The mail came down on his shoulders and shaped itself to his body, becoming no weight, a part of him. He picked up a coat that had turned up in the clothes-press, velvet and black like all else they gave him, the heaviest thing he had, against the chill in the night. He put it on over the mail, and Uwen, shaking his head, fastened it snugly down his chest, not pleased with his going, but helping him to be presentable, all the same.
The halls upstairs were deserted except for the guards appointed to the various doors. Noise of shouting drifted up from the lower floor, and they walked to the stairs, two of the guards from their own door walking behind them as the guards always did when he went outside.
Half of Cefwyn’s door-guards were missing, too, meaning an empty apartment and the likelihood that Cefwyn had never yet come to bed—or that Cefwyn had had to leave it after that clattering of men up and down the hall.
Cefwyn’s father lay dead. He thought that, however exhausted Cefwyn was, however strongly Cefwyn had rejected the offers of people who wanted to stay these lonely hours with him, it was unlikely that Cefwyn would have slept at all tonight.
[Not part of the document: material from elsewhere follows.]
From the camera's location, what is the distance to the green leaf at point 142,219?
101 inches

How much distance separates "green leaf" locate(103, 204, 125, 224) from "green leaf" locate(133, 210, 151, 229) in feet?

But that Cefwyn would be up wandering the halls—he had not expected.
They descended the stairs into the main hall, where soldiers gathered and servants and lords and ladies stood in knots whispering together, weeping, some of them. He smelled smoke, and recalled Althalen, where Cefwyn swore no fire had come since the Sihhé had died there. But this did not seem ghostly smoke. It made the eyes sting. The noise came from the halls beyond.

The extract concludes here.